Author: Ryan Sprouse, MD
Co Author #1: Ryan A. Sprouse, MD
Co Author #2: Joseph H. Armen, DO
Co Author #3: Philip S. Perdue, Jr., MD
Editor: Krystian Bigosinski, MD
A 22 year old Caucasian female Division I cross country athlete presented to clinic for an evaluation of hip pain.
During the six weeks prior to presentation, she gradually developed right hip and groin pain. The pain radiated to her right sacroiliac region, was sharp and intermittent, and associated with activity. The pain was present with running, other impact activities, and activities of daily living including walking. She denied traumatic injury. The athlete often ran greater than fifty miles weekly. Over the three weeks before presentation, she ceased running and was performing cross training and low impact activity that became pain free. She had taken NSAIDs for pain relief which helped slightly. She denied clicking, catching, or locking of her right hip joint. She denied bowel or bladder dysfunction, lower extremity neurologic symptoms, low back pain, or genitourinary symptoms. She had a history of stress fractures of the right third metatarsal and right fibula, irregular menses, and vitamin D deficiency. Her family and social histories were unremarkable.

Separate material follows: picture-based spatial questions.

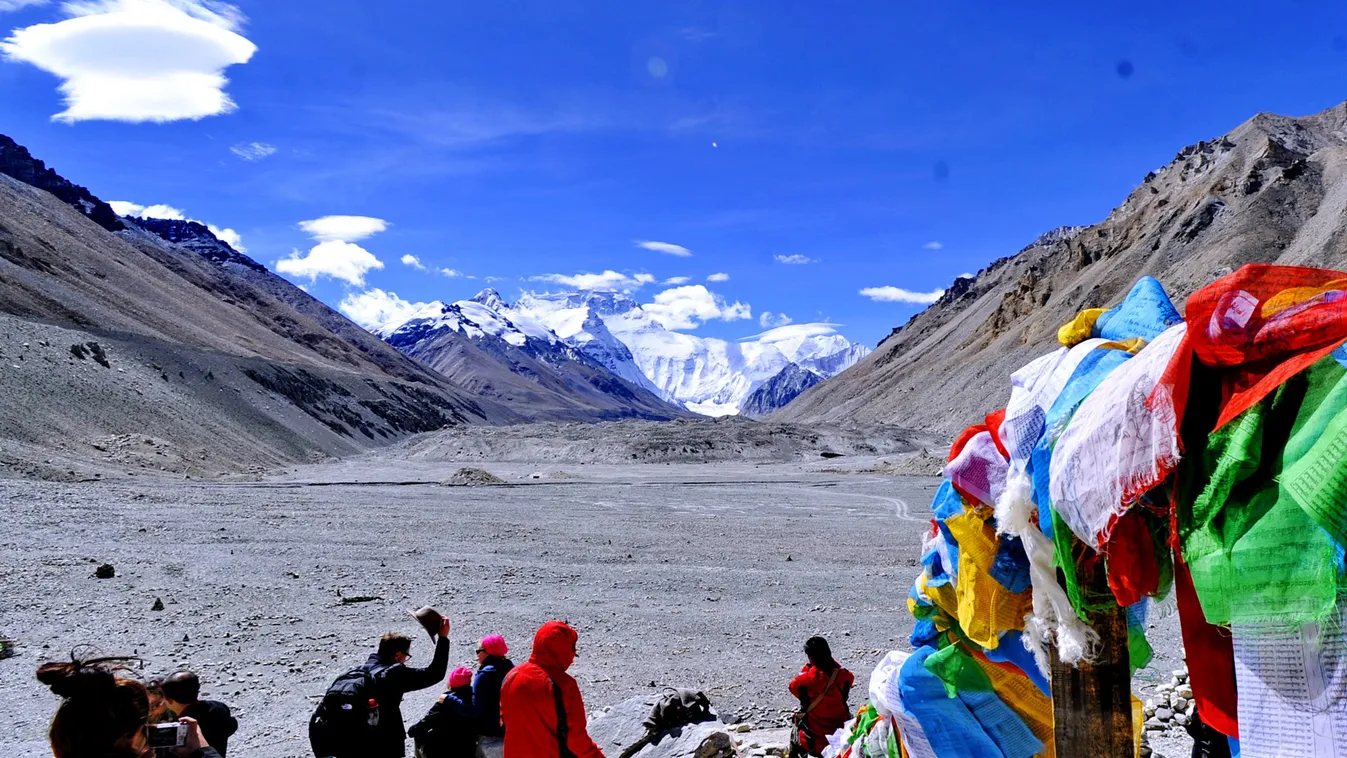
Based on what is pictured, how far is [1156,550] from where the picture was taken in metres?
2.71

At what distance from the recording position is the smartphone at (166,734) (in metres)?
3.54

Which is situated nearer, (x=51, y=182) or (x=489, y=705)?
(x=489, y=705)

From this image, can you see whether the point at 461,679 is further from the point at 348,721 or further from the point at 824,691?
the point at 824,691

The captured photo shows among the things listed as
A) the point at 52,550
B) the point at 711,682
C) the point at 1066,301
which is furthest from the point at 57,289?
the point at 1066,301

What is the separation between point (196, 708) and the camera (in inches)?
213

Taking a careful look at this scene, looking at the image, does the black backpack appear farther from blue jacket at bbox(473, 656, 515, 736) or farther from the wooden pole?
the wooden pole

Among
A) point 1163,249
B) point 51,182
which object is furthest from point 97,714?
point 51,182

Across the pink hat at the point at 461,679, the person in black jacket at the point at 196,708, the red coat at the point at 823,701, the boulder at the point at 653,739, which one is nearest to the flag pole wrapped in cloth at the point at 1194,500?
the red coat at the point at 823,701

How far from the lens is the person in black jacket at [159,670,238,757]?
4.97m

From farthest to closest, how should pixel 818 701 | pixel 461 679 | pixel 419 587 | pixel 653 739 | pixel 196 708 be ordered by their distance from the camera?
pixel 419 587
pixel 653 739
pixel 818 701
pixel 461 679
pixel 196 708

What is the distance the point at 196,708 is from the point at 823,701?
165 inches

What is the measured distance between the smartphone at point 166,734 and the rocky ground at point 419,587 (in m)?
4.76

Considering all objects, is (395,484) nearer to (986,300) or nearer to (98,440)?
(98,440)

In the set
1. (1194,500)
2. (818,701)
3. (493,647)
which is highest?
(1194,500)
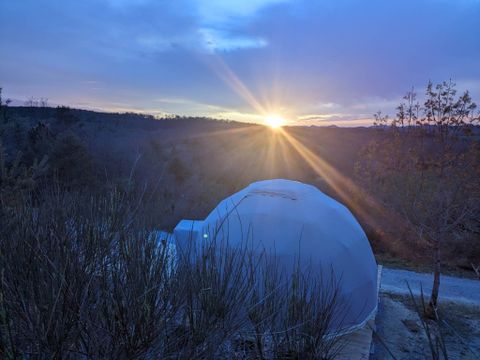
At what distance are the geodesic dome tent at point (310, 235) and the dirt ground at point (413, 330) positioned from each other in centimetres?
→ 98

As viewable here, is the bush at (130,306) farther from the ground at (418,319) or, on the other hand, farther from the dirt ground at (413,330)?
the dirt ground at (413,330)

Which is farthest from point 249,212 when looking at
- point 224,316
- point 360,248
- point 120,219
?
point 224,316

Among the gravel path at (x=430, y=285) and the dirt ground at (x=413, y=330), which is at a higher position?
the dirt ground at (x=413, y=330)

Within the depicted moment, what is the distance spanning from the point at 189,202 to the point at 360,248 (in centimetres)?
2018

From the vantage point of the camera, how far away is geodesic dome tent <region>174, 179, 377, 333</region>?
23.1ft

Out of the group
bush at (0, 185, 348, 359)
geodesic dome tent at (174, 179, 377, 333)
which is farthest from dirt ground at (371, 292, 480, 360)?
bush at (0, 185, 348, 359)

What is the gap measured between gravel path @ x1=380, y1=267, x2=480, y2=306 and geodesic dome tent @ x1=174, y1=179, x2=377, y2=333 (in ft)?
15.5

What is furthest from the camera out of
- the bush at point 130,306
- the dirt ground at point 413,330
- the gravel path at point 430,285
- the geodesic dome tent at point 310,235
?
the gravel path at point 430,285

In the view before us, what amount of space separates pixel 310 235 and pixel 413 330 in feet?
12.6

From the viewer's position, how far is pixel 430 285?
524 inches

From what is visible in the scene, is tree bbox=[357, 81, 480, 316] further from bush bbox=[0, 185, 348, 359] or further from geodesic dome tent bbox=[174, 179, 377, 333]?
bush bbox=[0, 185, 348, 359]

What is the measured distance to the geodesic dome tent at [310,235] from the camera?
277 inches

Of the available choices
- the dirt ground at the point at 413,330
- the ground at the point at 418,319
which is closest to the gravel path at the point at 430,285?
the ground at the point at 418,319

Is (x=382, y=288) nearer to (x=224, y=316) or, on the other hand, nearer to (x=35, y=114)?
(x=224, y=316)
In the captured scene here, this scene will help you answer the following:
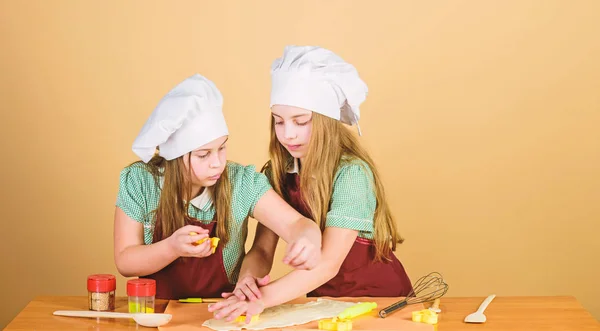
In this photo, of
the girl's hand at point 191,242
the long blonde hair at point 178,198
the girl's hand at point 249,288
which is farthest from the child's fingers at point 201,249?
the long blonde hair at point 178,198

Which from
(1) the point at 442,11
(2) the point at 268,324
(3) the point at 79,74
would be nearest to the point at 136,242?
(2) the point at 268,324

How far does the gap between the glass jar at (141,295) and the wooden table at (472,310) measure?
4 cm

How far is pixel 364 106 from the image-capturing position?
3.83m

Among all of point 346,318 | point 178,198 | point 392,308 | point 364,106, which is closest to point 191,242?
point 178,198

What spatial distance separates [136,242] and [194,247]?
0.87 feet

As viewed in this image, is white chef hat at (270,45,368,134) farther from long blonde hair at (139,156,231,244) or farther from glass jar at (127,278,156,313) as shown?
glass jar at (127,278,156,313)

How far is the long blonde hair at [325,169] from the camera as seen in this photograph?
2.48 metres

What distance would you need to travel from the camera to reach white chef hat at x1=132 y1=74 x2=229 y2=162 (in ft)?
7.41

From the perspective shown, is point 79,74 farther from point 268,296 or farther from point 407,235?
point 268,296

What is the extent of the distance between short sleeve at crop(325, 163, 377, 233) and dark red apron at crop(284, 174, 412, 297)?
9 cm

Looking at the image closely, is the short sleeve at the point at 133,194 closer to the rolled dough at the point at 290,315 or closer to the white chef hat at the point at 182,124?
the white chef hat at the point at 182,124

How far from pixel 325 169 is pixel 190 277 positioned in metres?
0.46

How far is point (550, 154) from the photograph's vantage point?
386 cm

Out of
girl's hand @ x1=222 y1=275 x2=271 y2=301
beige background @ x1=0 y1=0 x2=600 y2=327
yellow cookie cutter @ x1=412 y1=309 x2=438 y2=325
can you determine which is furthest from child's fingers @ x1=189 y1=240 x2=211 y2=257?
beige background @ x1=0 y1=0 x2=600 y2=327
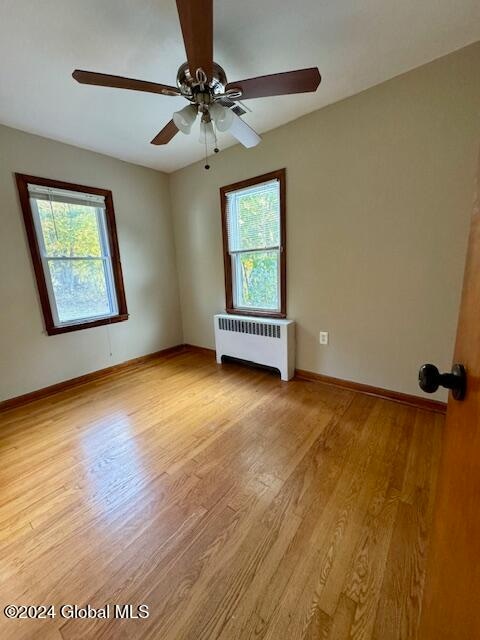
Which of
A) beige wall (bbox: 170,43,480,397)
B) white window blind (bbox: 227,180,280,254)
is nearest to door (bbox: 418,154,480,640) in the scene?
beige wall (bbox: 170,43,480,397)

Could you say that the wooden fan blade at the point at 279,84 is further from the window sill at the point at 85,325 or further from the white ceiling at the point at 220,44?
the window sill at the point at 85,325

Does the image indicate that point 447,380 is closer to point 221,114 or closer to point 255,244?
point 221,114

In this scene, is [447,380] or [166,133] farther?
[166,133]

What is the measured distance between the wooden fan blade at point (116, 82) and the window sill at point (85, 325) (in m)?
2.11

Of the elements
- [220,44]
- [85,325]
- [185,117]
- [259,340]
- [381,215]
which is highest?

Vitals: weight 116 pounds, height 61 inches, BMI 21.2, blood pressure 113/68, heart rate 77.
General: Healthy appearing Caucasian female.
Musculoskeletal: Normal walking gait. Right hip with normal range of motion and strength. Leg length equal. Groin pain with resisted hip adduction and anterior hip pain with resisted hip flexion. No tenderness to palpation of the pubic symphysis, hip adductors, or hip flexors. Tenderness to palpation over the right sacroiliac joint. FABER and FADIR caused a mild, poorly localized hip girdle pain. Log roll negative. Lumbar spine exam unremarkable.
Neurologic: Normal lower extremity exam.